On Wed, Jan 17, 2018 at 10:47 AM, Gabriele Svelto <gsve...@mozilla.com> wrote:
> 1) Introduce a new observer service that would live alongside the
> current one (nsIObserverService2?). This will use a machine-generated
> list of topics that will be held within the interface itself instead of
> a separate file as I originally proposed. This will become possible
> thanks to bug 1428775 [2]. The only downside of this is that the C++
> code will not use an enum but just integer constants. The upside is that
> this will need only one code generator and only one output file (the
> IDL) versus two generators and three files in my original proposal.
>
> 2) Migrate all C++-only and mixed C++/JS users to use the new service.
> Since the original service would still be there this can be done
> incrementally. Leave JS-only users alone.
>
> 3) Consider writing a JS-only pub/sub service that would be a better fit
> than the current observer service.
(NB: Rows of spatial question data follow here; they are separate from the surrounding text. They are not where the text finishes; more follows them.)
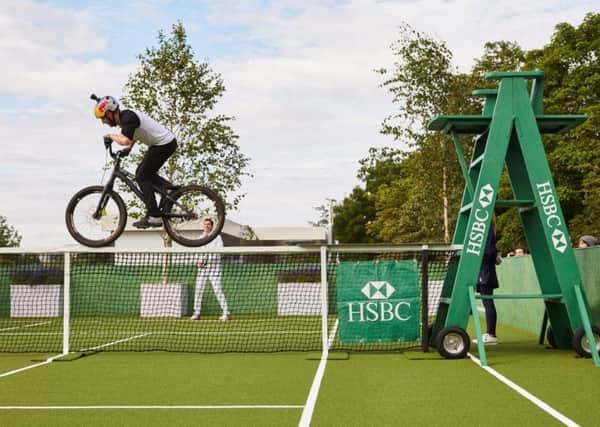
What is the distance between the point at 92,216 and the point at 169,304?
523 inches

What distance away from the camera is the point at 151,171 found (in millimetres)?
10438

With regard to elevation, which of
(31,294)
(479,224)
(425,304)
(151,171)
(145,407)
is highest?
(151,171)

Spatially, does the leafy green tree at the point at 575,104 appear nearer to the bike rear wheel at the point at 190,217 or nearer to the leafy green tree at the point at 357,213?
the bike rear wheel at the point at 190,217

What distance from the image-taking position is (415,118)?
3291cm

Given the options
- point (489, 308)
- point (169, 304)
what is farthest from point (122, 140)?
point (169, 304)

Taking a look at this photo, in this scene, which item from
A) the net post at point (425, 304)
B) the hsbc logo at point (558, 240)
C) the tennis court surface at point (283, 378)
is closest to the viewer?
the tennis court surface at point (283, 378)

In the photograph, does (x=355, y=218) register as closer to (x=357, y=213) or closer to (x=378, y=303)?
(x=357, y=213)

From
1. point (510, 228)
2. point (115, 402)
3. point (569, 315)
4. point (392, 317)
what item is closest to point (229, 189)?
point (392, 317)

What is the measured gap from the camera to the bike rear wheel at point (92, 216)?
10648 mm

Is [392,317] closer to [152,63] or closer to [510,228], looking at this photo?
[152,63]

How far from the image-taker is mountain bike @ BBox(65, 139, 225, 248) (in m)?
10.5

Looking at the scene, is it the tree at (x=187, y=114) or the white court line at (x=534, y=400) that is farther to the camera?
the tree at (x=187, y=114)

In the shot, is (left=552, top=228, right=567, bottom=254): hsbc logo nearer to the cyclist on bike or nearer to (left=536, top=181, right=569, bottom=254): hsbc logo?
(left=536, top=181, right=569, bottom=254): hsbc logo

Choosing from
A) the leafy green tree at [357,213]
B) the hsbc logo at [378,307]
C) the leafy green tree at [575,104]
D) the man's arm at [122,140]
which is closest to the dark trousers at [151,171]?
the man's arm at [122,140]
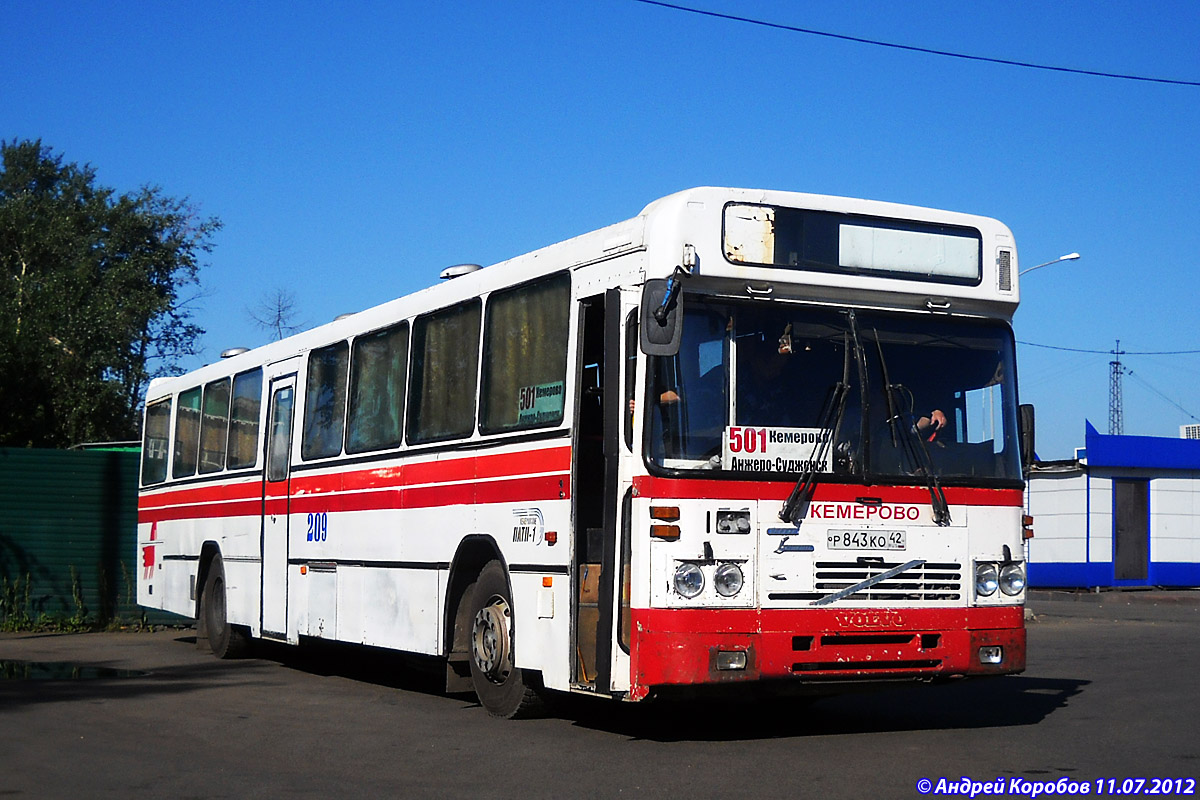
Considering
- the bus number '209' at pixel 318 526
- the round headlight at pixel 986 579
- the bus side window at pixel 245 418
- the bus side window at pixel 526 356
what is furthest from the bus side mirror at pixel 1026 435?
the bus side window at pixel 245 418

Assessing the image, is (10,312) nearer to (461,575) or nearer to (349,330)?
(349,330)

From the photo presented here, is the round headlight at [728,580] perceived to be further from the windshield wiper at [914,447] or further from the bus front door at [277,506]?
the bus front door at [277,506]

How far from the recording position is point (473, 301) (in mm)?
11539

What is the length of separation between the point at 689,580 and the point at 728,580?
254 mm

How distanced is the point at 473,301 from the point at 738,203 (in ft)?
9.67

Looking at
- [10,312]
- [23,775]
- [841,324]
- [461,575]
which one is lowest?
[23,775]

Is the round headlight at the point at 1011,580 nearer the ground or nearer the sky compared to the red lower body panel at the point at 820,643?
nearer the sky

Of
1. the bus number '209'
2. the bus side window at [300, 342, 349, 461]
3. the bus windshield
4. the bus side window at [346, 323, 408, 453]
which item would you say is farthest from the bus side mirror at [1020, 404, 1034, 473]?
the bus number '209'

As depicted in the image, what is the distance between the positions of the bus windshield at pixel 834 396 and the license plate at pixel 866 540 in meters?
0.34

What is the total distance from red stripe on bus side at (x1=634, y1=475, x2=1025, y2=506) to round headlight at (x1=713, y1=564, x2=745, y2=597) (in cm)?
43

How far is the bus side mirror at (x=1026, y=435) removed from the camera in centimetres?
1009

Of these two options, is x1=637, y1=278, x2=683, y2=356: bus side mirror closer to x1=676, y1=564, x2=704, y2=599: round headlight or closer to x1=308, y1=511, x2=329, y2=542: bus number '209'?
x1=676, y1=564, x2=704, y2=599: round headlight

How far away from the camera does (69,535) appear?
69.6ft

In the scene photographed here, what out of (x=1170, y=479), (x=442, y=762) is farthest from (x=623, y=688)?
(x=1170, y=479)
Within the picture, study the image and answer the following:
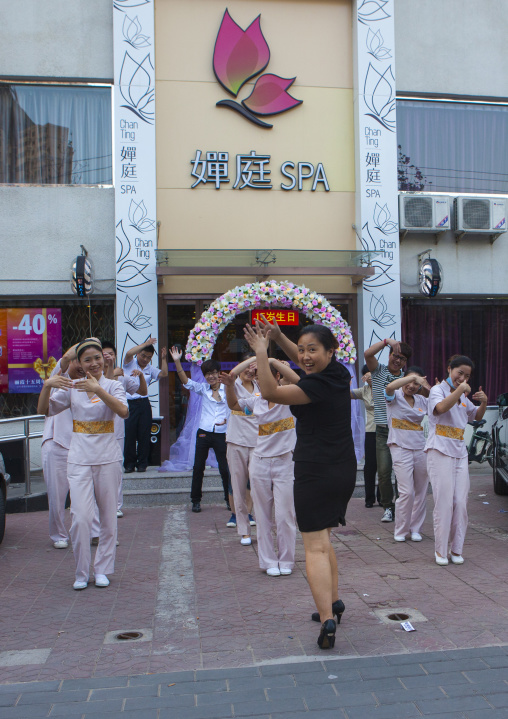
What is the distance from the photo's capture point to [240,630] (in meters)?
4.73

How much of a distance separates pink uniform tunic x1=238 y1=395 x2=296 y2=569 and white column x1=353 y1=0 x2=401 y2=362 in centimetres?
581

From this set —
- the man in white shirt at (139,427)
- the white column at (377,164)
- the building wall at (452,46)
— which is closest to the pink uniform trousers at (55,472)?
the man in white shirt at (139,427)

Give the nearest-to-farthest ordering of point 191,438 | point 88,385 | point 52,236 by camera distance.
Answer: point 88,385
point 191,438
point 52,236

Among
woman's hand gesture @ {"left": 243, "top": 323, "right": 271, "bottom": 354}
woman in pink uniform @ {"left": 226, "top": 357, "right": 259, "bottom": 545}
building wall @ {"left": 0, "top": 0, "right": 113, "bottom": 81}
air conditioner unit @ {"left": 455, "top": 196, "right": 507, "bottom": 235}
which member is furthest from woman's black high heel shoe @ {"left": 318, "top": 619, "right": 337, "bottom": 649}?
building wall @ {"left": 0, "top": 0, "right": 113, "bottom": 81}

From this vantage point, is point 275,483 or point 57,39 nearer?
point 275,483

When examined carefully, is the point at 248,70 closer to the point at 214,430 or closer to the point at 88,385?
the point at 214,430

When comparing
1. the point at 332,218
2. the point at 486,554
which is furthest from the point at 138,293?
the point at 486,554

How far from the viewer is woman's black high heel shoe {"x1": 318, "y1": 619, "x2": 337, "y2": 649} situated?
13.9 feet

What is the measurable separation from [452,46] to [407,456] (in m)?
8.78

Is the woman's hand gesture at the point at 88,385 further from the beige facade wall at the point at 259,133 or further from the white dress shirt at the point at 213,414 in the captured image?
the beige facade wall at the point at 259,133

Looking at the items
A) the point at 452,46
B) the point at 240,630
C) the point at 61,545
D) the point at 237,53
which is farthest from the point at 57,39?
the point at 240,630

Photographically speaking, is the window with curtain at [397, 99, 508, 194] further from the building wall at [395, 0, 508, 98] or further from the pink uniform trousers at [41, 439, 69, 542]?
the pink uniform trousers at [41, 439, 69, 542]

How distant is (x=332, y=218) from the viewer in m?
12.1

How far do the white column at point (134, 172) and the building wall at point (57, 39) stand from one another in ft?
1.08
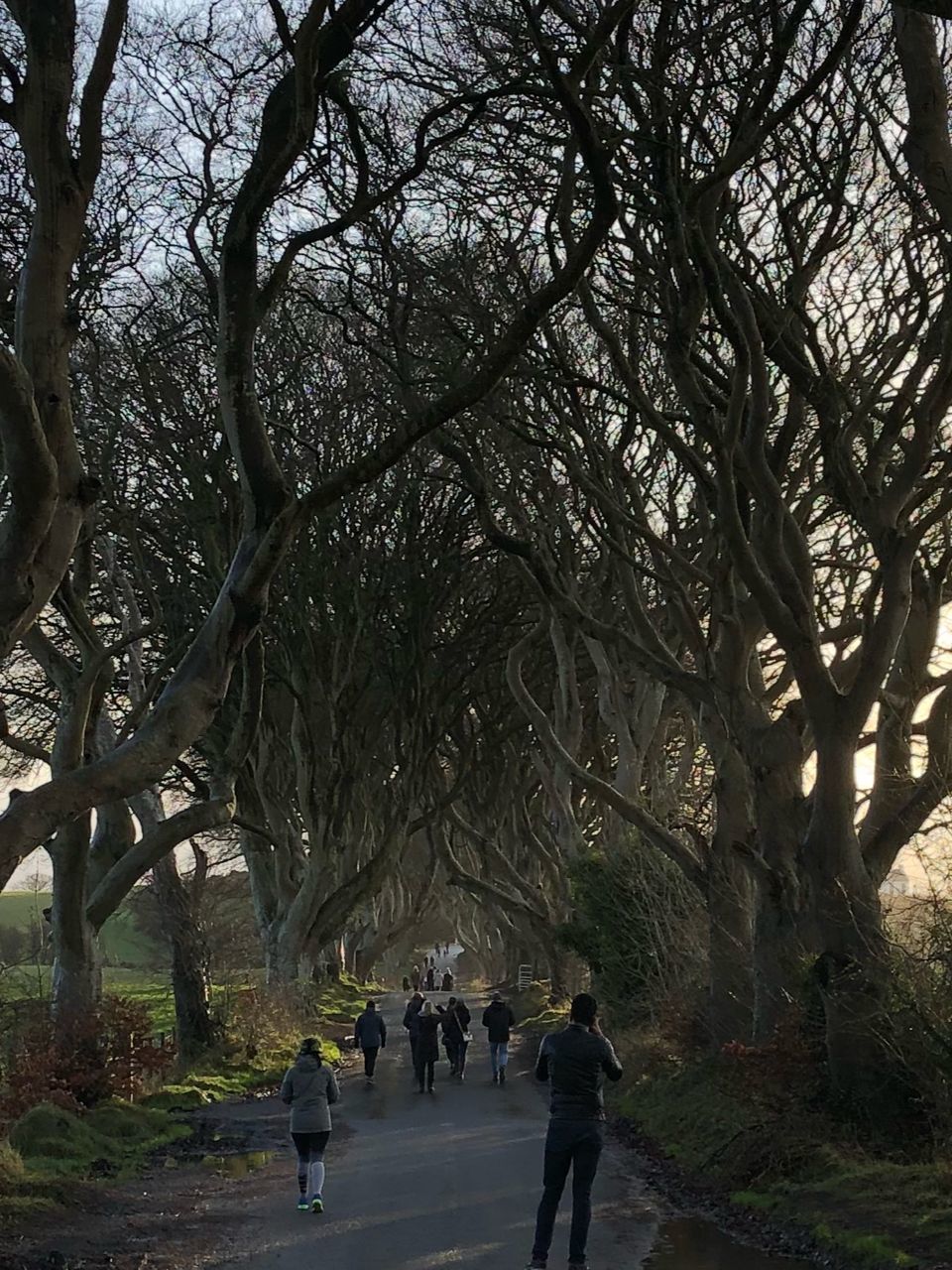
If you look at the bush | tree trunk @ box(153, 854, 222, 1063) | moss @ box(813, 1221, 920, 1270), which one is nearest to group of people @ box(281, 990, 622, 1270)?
moss @ box(813, 1221, 920, 1270)

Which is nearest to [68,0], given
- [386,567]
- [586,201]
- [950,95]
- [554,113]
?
[554,113]

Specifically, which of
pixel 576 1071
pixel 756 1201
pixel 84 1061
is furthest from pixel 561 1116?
pixel 84 1061

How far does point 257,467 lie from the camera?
10.6 meters

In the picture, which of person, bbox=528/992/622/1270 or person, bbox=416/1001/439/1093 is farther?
person, bbox=416/1001/439/1093

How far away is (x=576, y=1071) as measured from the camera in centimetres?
1030

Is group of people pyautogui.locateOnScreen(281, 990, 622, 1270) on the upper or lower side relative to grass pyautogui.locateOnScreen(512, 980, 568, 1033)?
lower

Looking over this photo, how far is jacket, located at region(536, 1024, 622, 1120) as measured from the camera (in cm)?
1024

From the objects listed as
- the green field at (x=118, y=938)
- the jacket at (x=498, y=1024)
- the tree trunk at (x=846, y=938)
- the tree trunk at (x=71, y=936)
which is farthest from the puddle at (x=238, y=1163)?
the green field at (x=118, y=938)

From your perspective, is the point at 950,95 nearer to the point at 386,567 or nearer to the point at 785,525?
the point at 785,525

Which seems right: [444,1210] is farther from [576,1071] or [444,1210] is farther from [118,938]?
[118,938]

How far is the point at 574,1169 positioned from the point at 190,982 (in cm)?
1837

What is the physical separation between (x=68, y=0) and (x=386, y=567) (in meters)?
20.7

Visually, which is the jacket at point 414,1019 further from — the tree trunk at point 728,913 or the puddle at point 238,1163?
the puddle at point 238,1163

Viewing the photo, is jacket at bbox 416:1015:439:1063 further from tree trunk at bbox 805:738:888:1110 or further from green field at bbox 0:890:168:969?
green field at bbox 0:890:168:969
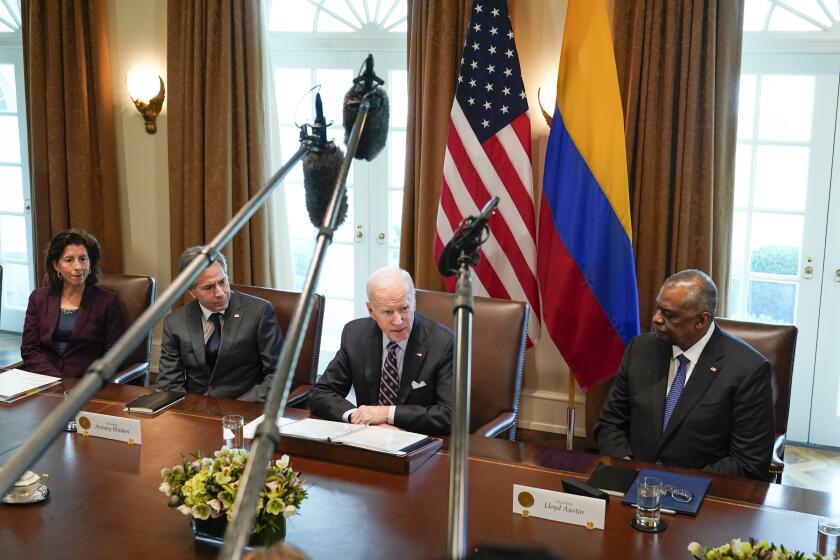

If we can come up with something
> that's better than the observer service for JS then it can be used to
> retire the old service for good.

I'm not super-excited about having a split between C++/JS users and
JS/JS users.  Besides the duplication of effort, I'm guessing that it
will be painful on the JS side.  Which observer service do I use?
What if I suddenly find myself having C++ clients, do I have to
rewrite all previously JS-only-side callers?  And so on.

Here's a very half-baked idea: what if the canonical location for
observer topics lived in JS?  JS clients would make calls like:

Services.obs.notifyObservers(null, ObserverTopic.QuitApplication);

as described in the previous email, so they wouldn't have to care
about the particular type of ObserverTopic.QuitApplication and we'd
avoid the spelling errors that come with strings.  We would have to
wrap the interface described below, so Services.obs would be some sort
of JS object that called into nsIObserverService2; nsIObserverService2
would not be used directly from client code.  Under the hood, I think
we'd continue to use strings (unfortunately).

For non-artifact builds, we could generate some nice enumeration of
topics for C++ to use, as before.  We'd also generate some sort of
mapping from string topic names to enum values, whose use will be
described below.

The XPIDL for this imaginary service would look something like:

[builtinclass, scriptable]
interface nsIObserverService2
{
  [binaryname(NotifyObserversFromScript)]
  void notifyObservers(in string topic, /* other parameters? */);

%{C++
  void NotifyObservers(enum ObserverTopic, /* other parameters? */);
%}

  [binaryname(AddObserverFromScript)]
  void addObserver(in string topic, /* other parameters? */);

%{C++
  void AddObserver(enum ObserverTopic, /* other parameters? */);
%}

  /* and similarly for everything else required */
}

The AddObserverFromScript implementation would look something like:

  if (topic maps to an enum value) {
    AddObserver(enum value, ...);
  } else {
    /* add observer to separate hashtable mapping string topics to
       observer lists, the way nsObserverService works today */
  }

NotifyObserversFromScript would work the same way: we'd see if we knew
about this string topic, and then that determines which hashtable we'd
consult.  Having the string fallback means that newly-added topics for
artifact builds work.  This still duplicates effort, but at least
everybody is using the same interface.  And things added solely for
JS's usage are silently incorporated into the enum version at the next
full build.

This has the downside of not using integers quite everywhere, so
JS->C++ calls haven't been reduced much in cost.  The extra layer of
object proxying on the JS side might also make things more expensive.
I don't know what to do about that, but some cleverness on the JS side
could make it so we used integers for "known" things and strings for
"artifact" things, perhaps by asking the C++ layer at startup or
something.

Does that proposal make sense?  WDYT?